| Work required |
Rewrite the listing below with every "legend" changed to "key" and all else left as it is. Omit the pictures from your version.

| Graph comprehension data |
*** Block opens ***

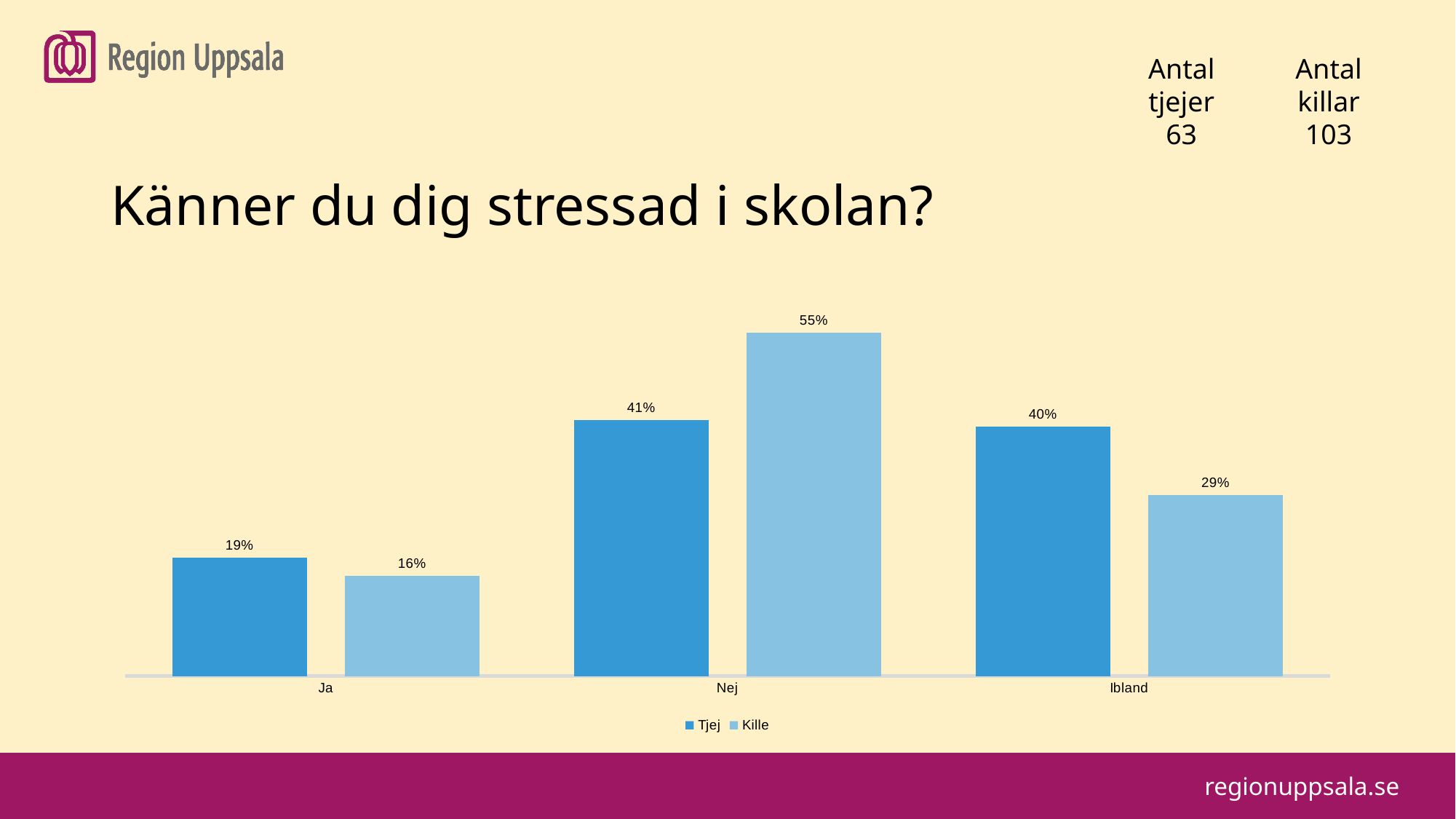
What is the value for Tjej in the Ibland category? 40% Which category has the highest value for the Kille series? Nej What is the value for Kille in the Ja category? 16% How many series does the legend list? 2 In the Ibland category, which series has the larger value, Tjej or Kille? Tjej What is the difference between the Kille and Tjej values in the Nej category? 14% What kind of chart is shown on the slide? Bar chart What is the value for Kille in the Nej category? 55% How many categories are shown on the x axis? 3 What are the two series named in the legend? Tjej and Kille What is the value for Tjej in the Ja category? 19% Which category has the lowest value for the Tjej series? Ja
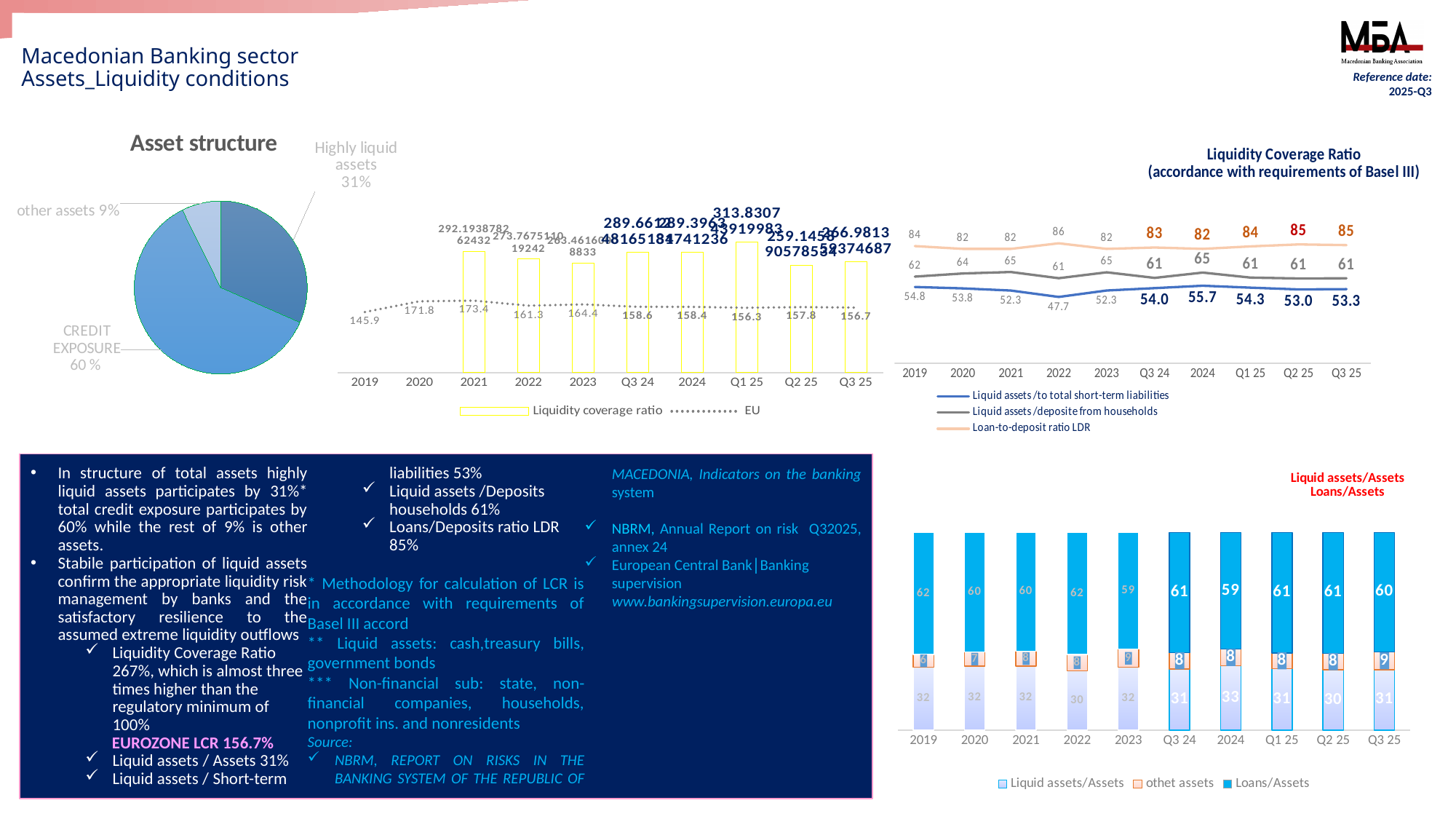
In the Liquidity Coverage Ratio (Basel III) line chart, what is the lowest value of Liquid assets/to total short-term liabilities? 47.7 In the Liquidity coverage ratio chart (middle top), in which year is the EU value highest? 2021 In the Liquid assets/Assets Loans/Assets stacked bar chart, what is the total of the Q3 25 bar? 100 In the Liquidity coverage ratio chart (middle top), what is the EU value for 2019? 145.9 In the Asset structure pie chart, how many slices are there? 3 In the Liquid assets/Assets Loans/Assets stacked bar chart, what is the Loans/Assets value for 2023? 59 In the Asset structure pie chart, what share do highly liquid assets have? 31% What type of chart is the Liquid assets/Assets Loans/Assets chart at the bottom right? Stacked bar chart In the Liquidity Coverage Ratio (Basel III) line chart, how many series does the legend list? 3 In the Asset structure pie chart, which category has the largest share? CREDIT EXPOSURE In the Liquidity coverage ratio chart (middle top), what is the EU value for Q3 25? 156.7 In the Liquidity Coverage Ratio (Basel III) line chart, what is the Loan-to-deposit ratio LDR for Q3 25? 85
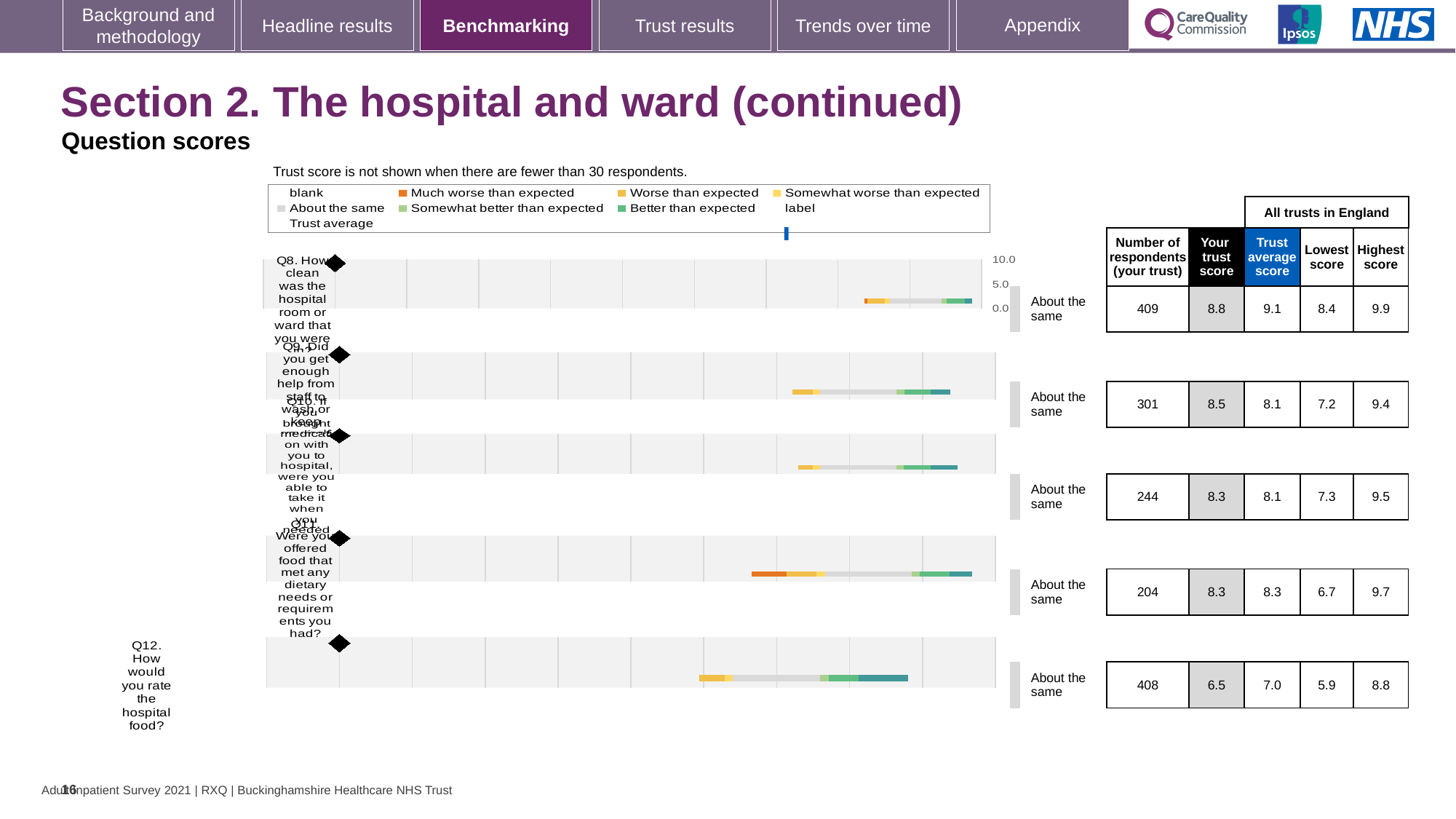
For Q9, which is larger: 'Your trust score' or the 'Trust average score'? Your trust score What benchmark category is shown next to the bar for Q12? About the same What is the 'Trust average score' for Q9 (Did you get enough help from staff to wash or keep yourself clean)? 8.1 What is the 'Highest score' across all trusts in England for Q11 (Were you offered food that met any dietary needs or requirements you had)? 9.7 What is the difference between the 'Highest score' and 'Lowest score' for Q11? 3.0 What kind of chart is used to show the question scores? Bar chart How many respondents from your trust answered Q8 (How clean was the hospital room or ward)? 409 Which question has the highest 'Your trust score'? Q8 What is the 'Your trust score' value for Q12 (How would you rate the hospital food?)? 6.5 How many questions are plotted on the chart? 5 What is the difference between the 'Trust average score' and 'Your trust score' for Q8? 0.3 Which question has the lowest 'Your trust score'? Q12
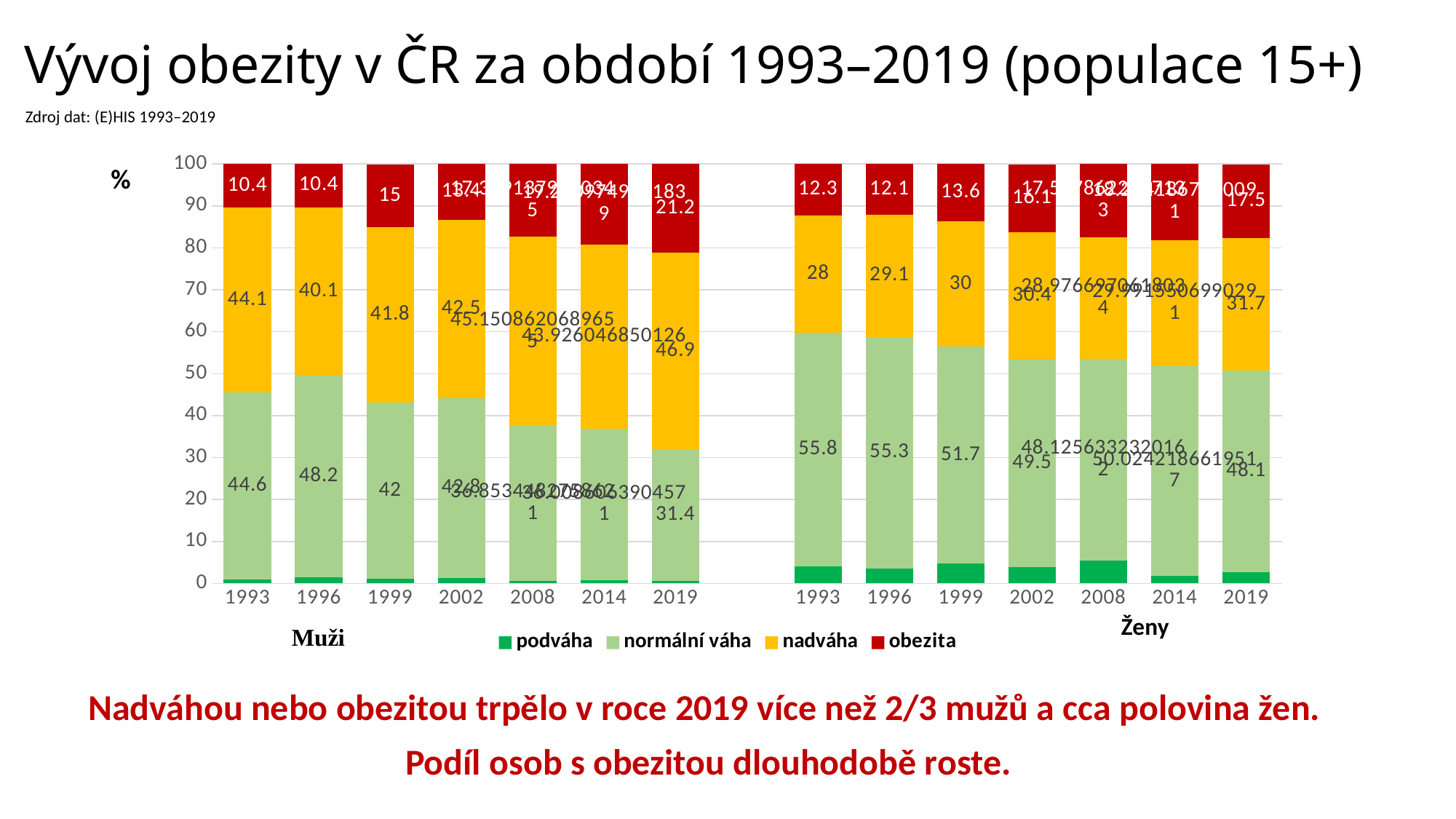
How many series does the legend list? 4 How many years are shown for the Muži group? 7 What is the nadváha value for Ženy in 2019? 31.7 Does the obezita value for Ženy rise or fall from 1993 to 2019? rise What is the obezita value for Muži in 1993? 10.4 What is the nadváha value for Muži in 1999? 41.8 What is the normální váha value for Ženy in 1993? 55.8 What kind of chart is shown on the slide? stacked bar chart Is the podváha value for Ženy in 2008 greater or less than 10? less By how much did the obezita value for Muži increase from 1993 to 2019? 10.8 In 2019, which group has the higher obezita value, Muži or Ženy? Muži What is the obezita value for Muži in 2019? 21.2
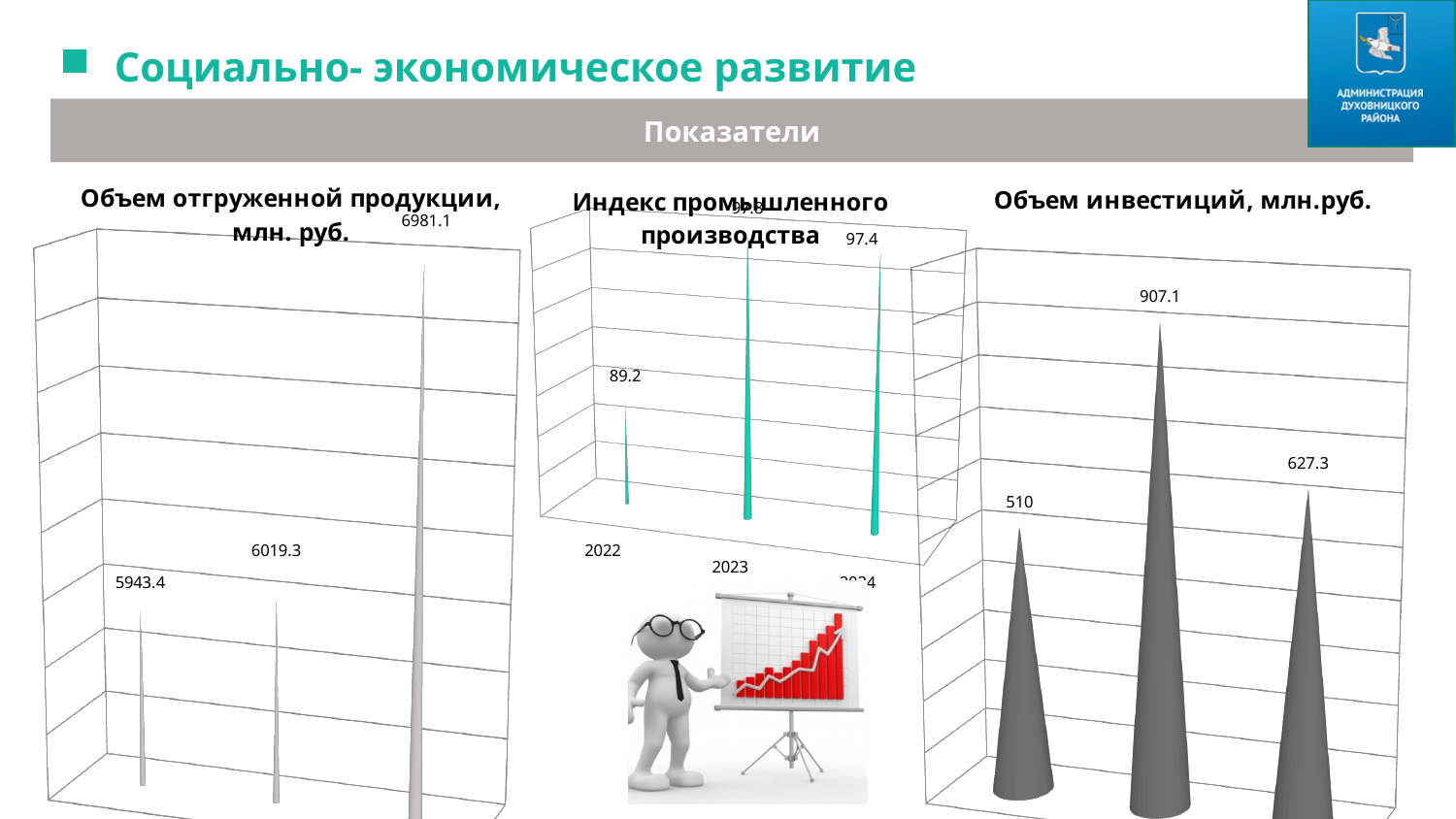
On the chart 'Объем отгруженной продукции, млн. руб.', what is the lowest value shown? 5943.4 On the chart 'Объем отгруженной продукции, млн. руб.', how many bars are plotted? 3 On the chart 'Индекс промышленного производства', which is larger, the value for 2022 or the value for 2024? 2024 On the chart 'Индекс промышленного производства', what is the value for 2022? 89.2 What kind of chart is 'Объем инвестиций, млн.руб.'? Bar chart On the chart 'Объем инвестиций, млн.руб.', what is the difference between the highest value (907.1) and the lowest value (510)? 397.1 On the chart 'Объем инвестиций, млн.руб.', what is the highest value shown? 907.1 On the chart 'Объем отгруженной продукции, млн. руб.', what is the difference between the highest value (6981.1) and the lowest value (5943.4)? 1037.7 On the chart 'Объем отгруженной продукции, млн. руб.', what is the highest value shown? 6981.1 On the chart 'Объем инвестиций, млн.руб.', what is the lowest value shown? 510 On the chart 'Индекс промышленного производства', what is the difference between the 2024 value and the 2022 value? 8.2 On the chart 'Индекс промышленного производства', what is the value for 2024? 97.4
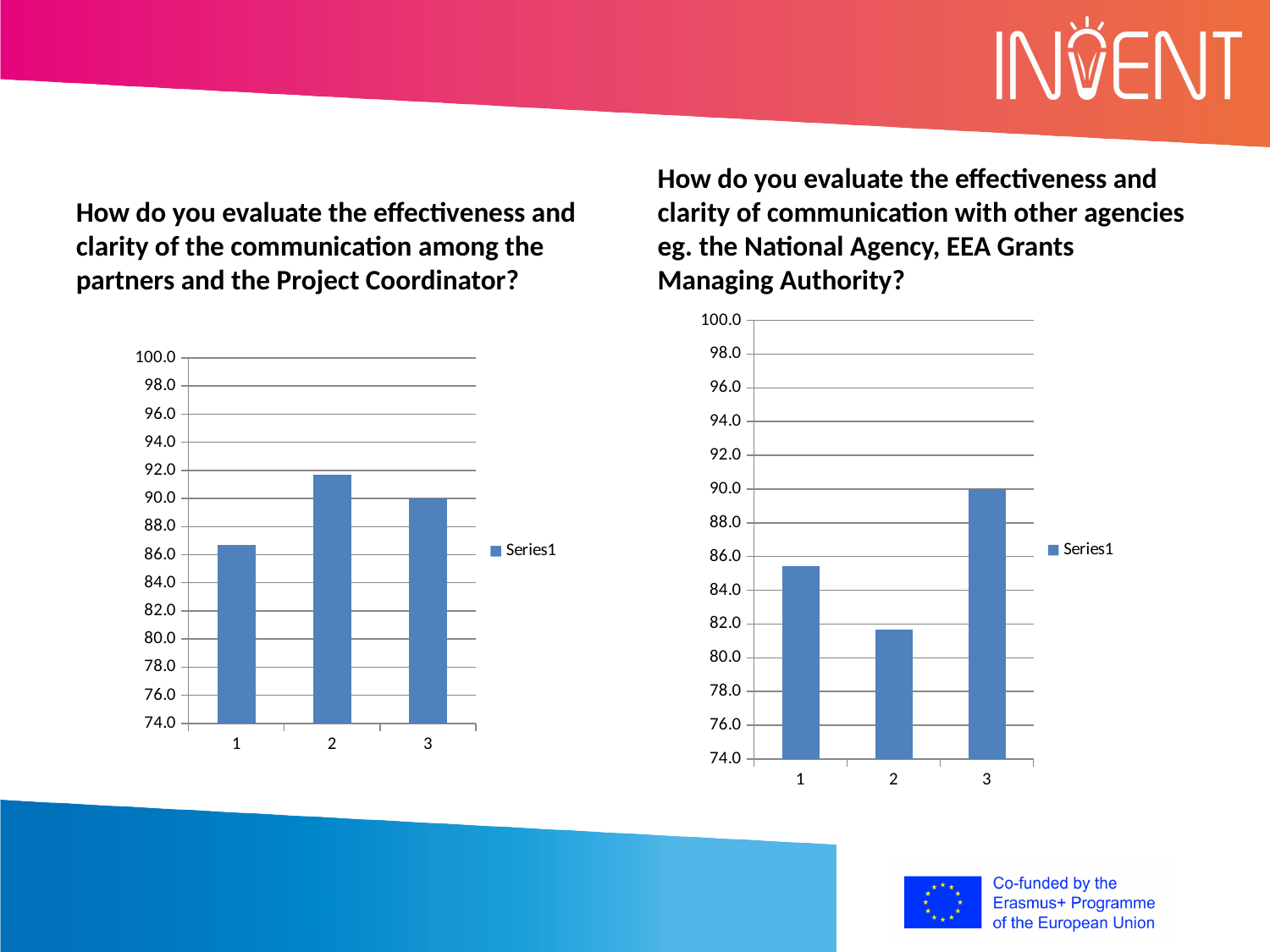
On the left chart (communication among partners and the Project Coordinator), what kind of chart is shown? bar chart On the right chart (communication with other agencies), which is larger, the value for category 1 or category 2? category 1 On the right chart (communication with other agencies), which category has the highest value? 3 On the left chart (communication among partners and the Project Coordinator), is the value for category 2 greater or less than 90.0? greater On the left chart (communication among partners and the Project Coordinator), which category has the lowest value? 1 On the left chart (communication among partners and the Project Coordinator), is the value for category 1 greater or less than 88.0? less On the left chart (communication among partners and the Project Coordinator), which category has the highest value? 2 On the right chart (communication with other agencies), which category has the lowest value? 2 On the right chart (communication with other agencies), how many series does the legend list? 1 On the right chart (communication with other agencies), what is the name of the series shown in the legend? Series1 On the right chart (communication with other agencies), is the value for category 2 greater or less than 84.0? less On the left chart (communication among partners and the Project Coordinator), how many categories are on the x axis? 3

*** Block closes ***

| Completed task |
What is the value for Tjej in the Ibland category? 40% Which category has the highest value for the Kille series? Nej What is the value for Kille in the Ja category? 16% How many series does the key list? 2 In the Ibland category, which series has the larger value, Tjej or Kille? Tjej What is the difference between the Kille and Tjej values in the Nej category? 14% What kind of chart is shown on the slide? Bar chart What is the value for Kille in the Nej category? 55% How many categories are shown on the x axis? 3 What are the two series named in the key? Tjej and Kille What is the value for Tjej in the Ja category? 19% Which category has the lowest value for the Tjej series? Ja
In the Liquidity Coverage Ratio (Basel III) line chart, what is the lowest value of Liquid assets/to total short-term liabilities? 47.7 In the Liquidity coverage ratio chart (middle top), in which year is the EU value highest? 2021 In the Liquid assets/Assets Loans/Assets stacked bar chart, what is the total of the Q3 25 bar? 100 In the Liquidity coverage ratio chart (middle top), what is the EU value for 2019? 145.9 In the Asset structure pie chart, how many slices are there? 3 In the Liquid assets/Assets Loans/Assets stacked bar chart, what is the Loans/Assets value for 2023? 59 In the Asset structure pie chart, what share do highly liquid assets have? 31% What type of chart is the Liquid assets/Assets Loans/Assets chart at the bottom right? Stacked bar chart In the Liquidity Coverage Ratio (Basel III) line chart, how many series does the key list? 3 In the Asset structure pie chart, which category has the largest share? CREDIT EXPOSURE In the Liquidity coverage ratio chart (middle top), what is the EU value for Q3 25? 156.7 In the Liquidity Coverage Ratio (Basel III) line chart, what is the Loan-to-deposit ratio LDR for Q3 25? 85
For Q9, which is larger: 'Your trust score' or the 'Trust average score'? Your trust score What benchmark category is shown next to the bar for Q12? About the same What is the 'Trust average score' for Q9 (Did you get enough help from staff to wash or keep yourself clean)? 8.1 What is the 'Highest score' across all trusts in England for Q11 (Were you offered food that met any dietary needs or requirements you had)? 9.7 What is the difference between the 'Highest score' and 'Lowest score' for Q11? 3.0 What kind of chart is used to show the question scores? Bar chart How many respondents from your trust answered Q8 (How clean was the hospital room or ward)? 409 Which question has the highest 'Your trust score'? Q8 What is the 'Your trust score' value for Q12 (How would you rate the hospital food?)? 6.5 How many questions are plotted on the chart? 5 What is the difference between the 'Trust average score' and 'Your trust score' for Q8? 0.3 Which question has the lowest 'Your trust score'? Q12
How many series does the key list? 4 How many years are shown for the Muži group? 7 What is the nadváha value for Ženy in 2019? 31.7 Does the obezita value for Ženy rise or fall from 1993 to 2019? rise What is the obezita value for Muži in 1993? 10.4 What is the nadváha value for Muži in 1999? 41.8 What is the normální váha value for Ženy in 1993? 55.8 What kind of chart is shown on the slide? stacked bar chart Is the podváha value for Ženy in 2008 greater or less than 10? less By how much did the obezita value for Muži increase from 1993 to 2019? 10.8 In 2019, which group has the higher obezita value, Muži or Ženy? Muži What is the obezita value for Muži in 2019? 21.2
On the chart 'Объем отгруженной продукции, млн. руб.', what is the lowest value shown? 5943.4 On the chart 'Объем отгруженной продукции, млн. руб.', how many bars are plotted? 3 On the chart 'Индекс промышленного производства', which is larger, the value for 2022 or the value for 2024? 2024 On the chart 'Индекс промышленного производства', what is the value for 2022? 89.2 What kind of chart is 'Объем инвестиций, млн.руб.'? Bar chart On the chart 'Объем инвестиций, млн.руб.', what is the difference between the highest value (907.1) and the lowest value (510)? 397.1 On the chart 'Объем инвестиций, млн.руб.', what is the highest value shown? 907.1 On the chart 'Объем отгруженной продукции, млн. руб.', what is the difference between the highest value (6981.1) and the lowest value (5943.4)? 1037.7 On the chart 'Объем отгруженной продукции, млн. руб.', what is the highest value shown? 6981.1 On the chart 'Объем инвестиций, млн.руб.', what is the lowest value shown? 510 On the chart 'Индекс промышленного производства', what is the difference between the 2024 value and the 2022 value? 8.2 On the chart 'Индекс промышленного производства', what is the value for 2024? 97.4
On the left chart (communication among partners and the Project Coordinator), what kind of chart is shown? bar chart On the right chart (communication with other agencies), which is larger, the value for category 1 or category 2? category 1 On the right chart (communication with other agencies), which category has the highest value? 3 On the left chart (communication among partners and the Project Coordinator), is the value for category 2 greater or less than 90.0? greater On the left chart (communication among partners and the Project Coordinator), which category has the lowest value? 1 On the left chart (communication among partners and the Project Coordinator), is the value for category 1 greater or less than 88.0? less On the left chart (communication among partners and the Project Coordinator), which category has the highest value? 2 On the right chart (communication with other agencies), which category has the lowest value? 2 On the right chart (communication with other agencies), how many series does the key list? 1 On the right chart (communication with other agencies), what is the name of the series shown in the key? Series1 On the right chart (communication with other agencies), is the value for category 2 greater or less than 84.0? less On the left chart (communication among partners and the Project Coordinator), how many categories are on the x axis? 3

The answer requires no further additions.